Resolutions are made leading up to every January 1st, but unfortunately, 80% of New Year’s resolutions fail by February. If your goal involved becoming a healthier you, maybe you joined a gym, or started a calorie deficient diet, or even opted for a “Dry January.” Honestly, you should be commended for your effort. The decision to improve your health is a good one. The problem is that health is complex and requires a plan with a great deal of patience and persistence to achieve.

The Plan of Attack is Crucial

From personal experience I remember the moments when I would walk into the gym and feel overwhelmed by the numerous choices of what could be done for the workout. Usually, I would simply step onto the treadmill or elliptical and try to sweat for awhile before hopping off without second-guessing my choice to workout that way. Surely, this is not bad. On the contrary those minutes were helpful for my heart health and kept my caloric burn above zero. However, I now see those moments were wasted opportunities that could have been remedied with a clear goal in mind.

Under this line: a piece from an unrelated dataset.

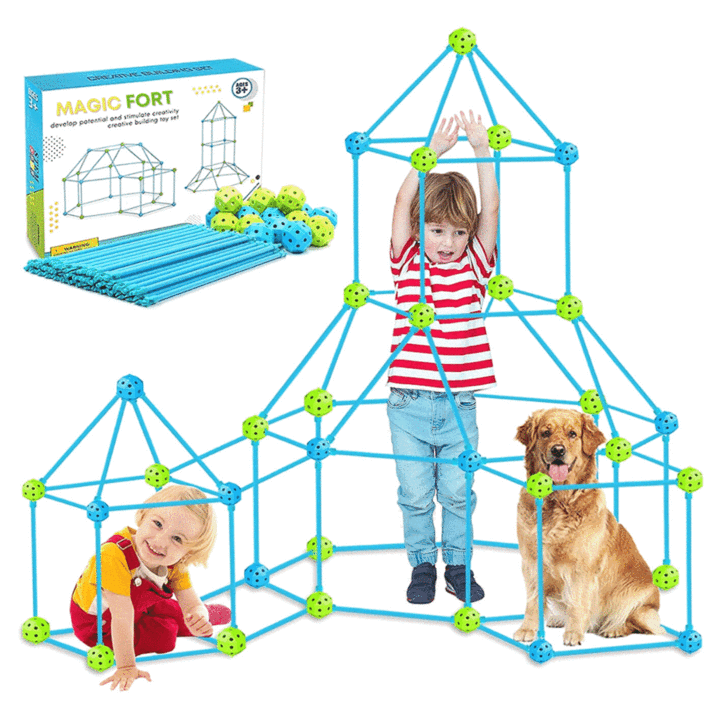 FORT BUILDING KIT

The key to success is setting the right kind of goals and developing a plan to achieve them. Your plan needs enough detail to drive successful completion with enough freedom to modify when changes need to be made. The right plan of action involves a team to hold you accountable to ensure that you don’t drop your resolution by February.

The Right Kind of Goals

When I take on a client in personal training I help that person come up with clearly defined goals, so that we can mutually work to develop a plan for success. The plan should be focused beyond the most common goal of losing “x” amount of pounds.

When considering human motivation we know that pain can be a uniquely powerful tool to help us perform a behavior in hopes of feeling less pain. Sales people and marketers use these tools to encourage buyers to choose their product, whether or not they truly need or want it.

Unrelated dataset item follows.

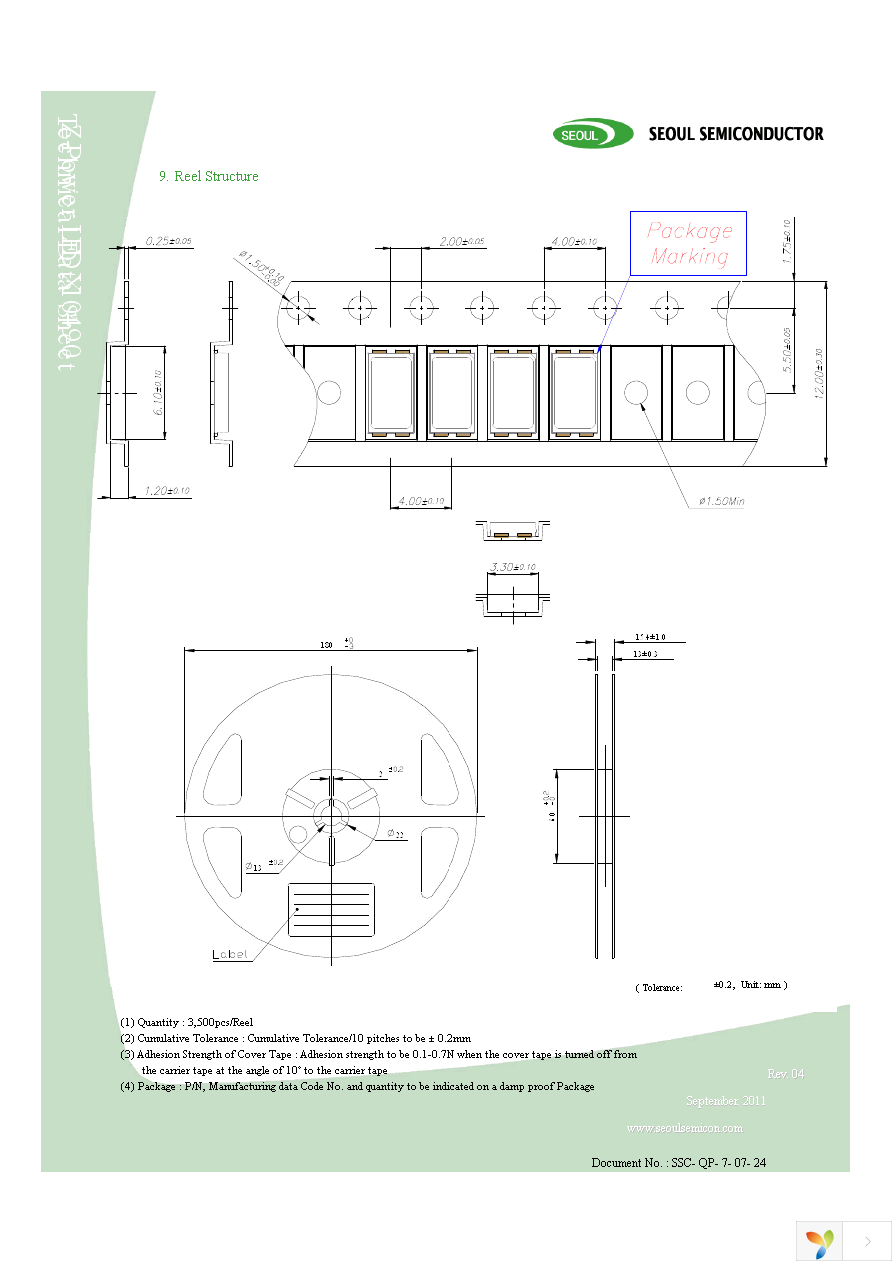 STW8Q14BE-S5-GT Page 16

Salespeople have the skill of displaying their product in a way that gives soothing relief to one of our pain points. We can use this technique in ourselves to help instigate lasting change. So, is the point of losing weight just a matter of having less mass on the scale or is it more psychologically complex? Thus, your goals need to go beyond a number. The goal needs to correspond to something that really matters to you. What hurts you so much right now that you can’t do, but you would do anything to be able to?

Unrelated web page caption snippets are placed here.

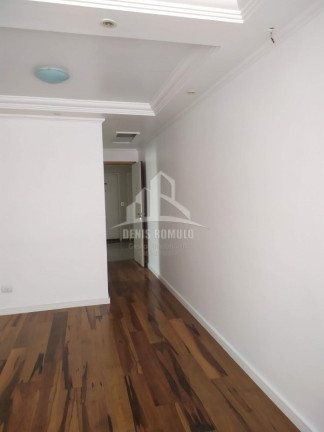 Imagem Apartamento com 2 Quartos à Venda, 50 m² em Parada Inglesa - São Paulo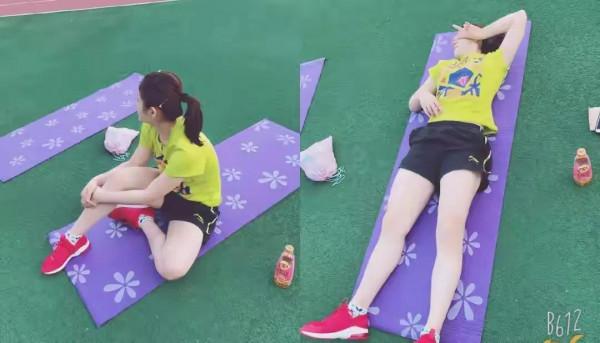 國乒女隊30年10大名將:王楠張怡寧創兩個唯一,郭躍劉詩雯最可惜 國乒女隊30年10大名將:王楠張怡寧創兩個唯一,郭躍劉詩雯最可惜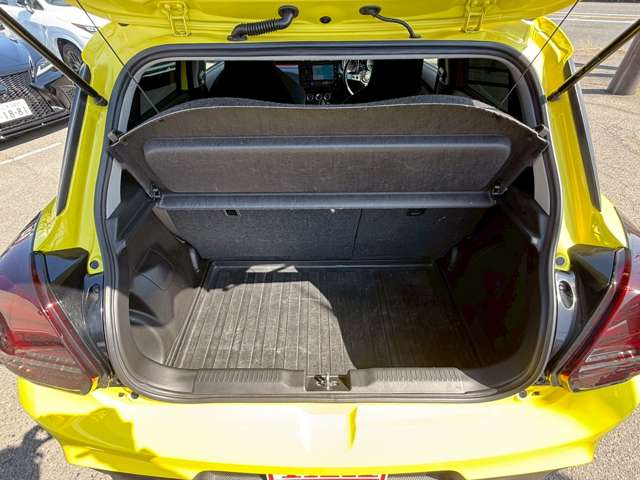 スズキ スイフト スポーツ １．４ スズキセーフティサポート非装着車 R5年 (近畿) 99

Personal training should also focus on more factors of your health beyond your weight or body mass index. Training should focus on other health variables. For example, at the end of 2017 I had a client come to me for training who had an A1C, a measure of blood sugar levels, of 12.0, which would put her in the range of being very dangerous blood sugar and potentially deadly. By setting goals, increasing physical activity, and being held accountable, she lowered her A1C to a much healthier 6.5. That type of change is not one that will show up on the scale, but it is the kind of change that will keep you alive and functioning.

How to Stay Consistent

A lifestyle change is not a single moment in time, it is every moment in time. Patience and persistence is truly the key. The goal of all fitness intervention by a professional should be to educate, guide, and prepare someone to manage their own health.